# [Daftar tugas]
a. Tentukan apakah setiap pernyataan berikut sesuai dengan teks tentang buzzer dalam Pilkada, lalu jawab ya atau tidak disertai kutipan persis dari teks yang menjadi penentunya. (i) Kampanye resmi dimulai pada 25 September 2024. (ii) Jumlah pengguna TikTok di Indonesia pada 2023 kurang dari 100 juta. (iii) Menurut riset LIPI, konten politik di TikTok sering disamarkan dalam bentuk berita.
b. Teruskan teks tentang peran buzzer dalam Pilkada, mulai setelah kalimat terakhirnya.

# [Bagian teks]
Buzzer memainkan peran krusial dalam Pilkada, terutama dalam membentuk narasi dan opini publik secara digital. Meskipun kampanye resmi baru dimulai pada 25 September hingga 23 November 2024, peran buzzer sudah terasa sejak lama.
Mereka bekerja tidak hanya di platform utama seperti Twitter, Facebook, dan Instagram, tetapi juga di platform berbasis video pendek seperti TikTok.
Dengan lebih dari 109,9 juta pengguna TikTok di Indonesia pada 2023, platform ini menjadi lahan subur untuk menyebarkan video-video politik yang dikemas dengan cerdik dan memikat, sering kali menggunakan humor atau tren musik.
Mengapa buzzer begitu efektif di TikTok? Karena konten video yang pendek dan menarik sangat mudah viral, dan algoritma TikTok mendorong penyebaran konten sesuai dengan minat pengguna.
Buzzer memanfaatkan tren ini untuk menyusup ke dalam feed harian pengguna dengan pesan-pesan politik yang kadang tidak disadari sebagai propaganda.Â
Menurut riset LIPI, konten politik di TikTok sering kali disamarkan dalam bentuk hiburan, tetapi menyebarkan narasi yang sudah diarahkan untuk mempengaruhi opini pemilih.

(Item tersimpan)
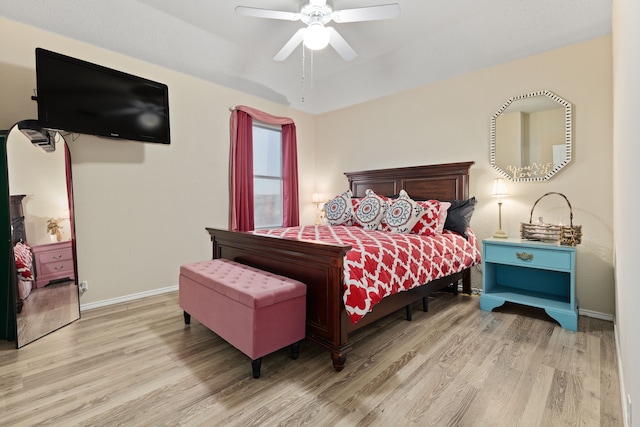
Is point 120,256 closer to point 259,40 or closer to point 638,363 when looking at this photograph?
point 259,40

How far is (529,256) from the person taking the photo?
2723 mm

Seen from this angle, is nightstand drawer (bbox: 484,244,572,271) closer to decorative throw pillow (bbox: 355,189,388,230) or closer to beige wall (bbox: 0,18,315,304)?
decorative throw pillow (bbox: 355,189,388,230)

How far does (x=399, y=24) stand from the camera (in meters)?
3.15

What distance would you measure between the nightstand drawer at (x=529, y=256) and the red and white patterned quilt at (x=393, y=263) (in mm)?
306

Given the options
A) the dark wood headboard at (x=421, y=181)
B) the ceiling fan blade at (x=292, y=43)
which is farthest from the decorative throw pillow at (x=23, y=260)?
the dark wood headboard at (x=421, y=181)

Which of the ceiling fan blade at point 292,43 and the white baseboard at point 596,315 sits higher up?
the ceiling fan blade at point 292,43

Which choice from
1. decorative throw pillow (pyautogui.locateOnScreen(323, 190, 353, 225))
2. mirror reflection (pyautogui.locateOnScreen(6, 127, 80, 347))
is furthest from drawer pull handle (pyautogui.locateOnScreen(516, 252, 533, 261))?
mirror reflection (pyautogui.locateOnScreen(6, 127, 80, 347))

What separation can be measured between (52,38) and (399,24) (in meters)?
3.35

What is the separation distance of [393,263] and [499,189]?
1694 mm

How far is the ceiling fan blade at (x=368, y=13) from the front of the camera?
7.48 ft

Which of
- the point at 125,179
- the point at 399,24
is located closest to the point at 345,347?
the point at 125,179

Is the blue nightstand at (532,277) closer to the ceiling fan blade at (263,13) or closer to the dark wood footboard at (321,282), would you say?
the dark wood footboard at (321,282)

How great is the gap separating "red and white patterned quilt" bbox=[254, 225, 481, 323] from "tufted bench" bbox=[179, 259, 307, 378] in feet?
1.21

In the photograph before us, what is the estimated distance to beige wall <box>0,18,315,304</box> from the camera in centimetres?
272
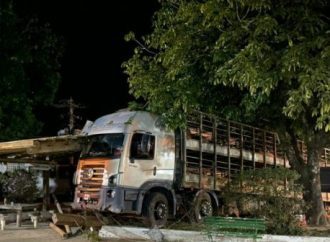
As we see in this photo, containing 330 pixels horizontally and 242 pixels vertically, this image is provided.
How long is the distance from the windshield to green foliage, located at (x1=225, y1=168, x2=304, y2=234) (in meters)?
3.39

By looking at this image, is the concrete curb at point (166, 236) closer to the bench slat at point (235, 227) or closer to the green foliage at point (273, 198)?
the bench slat at point (235, 227)

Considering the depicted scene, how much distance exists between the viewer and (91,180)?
14.2 meters

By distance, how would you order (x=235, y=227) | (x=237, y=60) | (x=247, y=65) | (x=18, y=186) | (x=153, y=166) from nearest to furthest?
1. (x=247, y=65)
2. (x=237, y=60)
3. (x=235, y=227)
4. (x=153, y=166)
5. (x=18, y=186)

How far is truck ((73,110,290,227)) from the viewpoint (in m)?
Result: 13.9

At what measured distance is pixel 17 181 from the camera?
20.1 m

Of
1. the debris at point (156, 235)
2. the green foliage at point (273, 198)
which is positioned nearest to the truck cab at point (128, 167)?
the debris at point (156, 235)

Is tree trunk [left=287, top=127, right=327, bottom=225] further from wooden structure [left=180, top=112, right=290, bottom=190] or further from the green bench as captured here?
the green bench

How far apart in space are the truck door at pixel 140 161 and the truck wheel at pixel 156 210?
581mm

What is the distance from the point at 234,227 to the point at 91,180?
4.35 meters

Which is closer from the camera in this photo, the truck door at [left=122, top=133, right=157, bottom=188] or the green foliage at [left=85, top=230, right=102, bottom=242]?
the green foliage at [left=85, top=230, right=102, bottom=242]

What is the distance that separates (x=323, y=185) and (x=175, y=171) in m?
8.69

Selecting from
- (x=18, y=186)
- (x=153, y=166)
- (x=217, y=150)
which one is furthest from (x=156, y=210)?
(x=18, y=186)

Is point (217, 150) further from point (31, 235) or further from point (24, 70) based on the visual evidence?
point (24, 70)

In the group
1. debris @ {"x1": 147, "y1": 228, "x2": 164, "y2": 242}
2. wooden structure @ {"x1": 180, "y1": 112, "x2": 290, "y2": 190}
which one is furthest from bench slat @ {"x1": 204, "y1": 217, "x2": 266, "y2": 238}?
wooden structure @ {"x1": 180, "y1": 112, "x2": 290, "y2": 190}
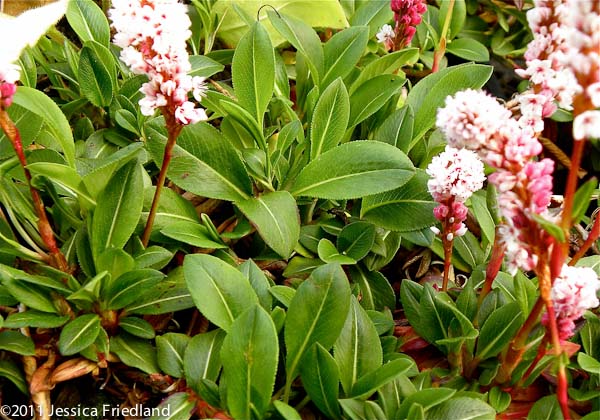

# [Hasil per tugas]
a.
(i) Ya: "kampanye resmi baru dimulai pada 25 September hingga 23 November 2024"
(ii) Tidak: "lebih dari 109,9 juta pengguna TikTok di Indonesia pada 2023"
(iii) Tidak: "konten politik di TikTok sering kali disamarkan dalam bentuk hiburan"

b.
Studi Kasus: Pilkada DKI Jakarta 2017 dan Peran Buzzer
Pilkada DKI Jakarta 2017 menjadi salah satu contoh paling gamblang tentang bagaimana buzzer dapat mempengaruhi jalannya demokrasi. Narasi populis dimainkan dengan sangat intens, terutama melalui isu-isu identitas dan agama.
Pada saat itu, tim kampanye kandidat menggunakan buzzer untuk menyebarkan informasi palsu, memprovokasi ketegangan antar kelompok, dan membentuk persepsi negatif terhadap lawan politik.
Kampanye hitam yang dilakukan buzzer ini merusak debat publik yang sehat, menciptakan polarisasi yang tajam di masyarakat, dan memicu ketegangan yang terus terasa hingga sekarang.
Laporan dari Indonesia Corruption Watch (ICW) menunjukkan bahwa penggunaan buzzer pada Pilkada 2017 tidak hanya mempengaruhi hasil pemilihan, tetapi juga merusak kepercayaan masyarakat terhadap demokrasi.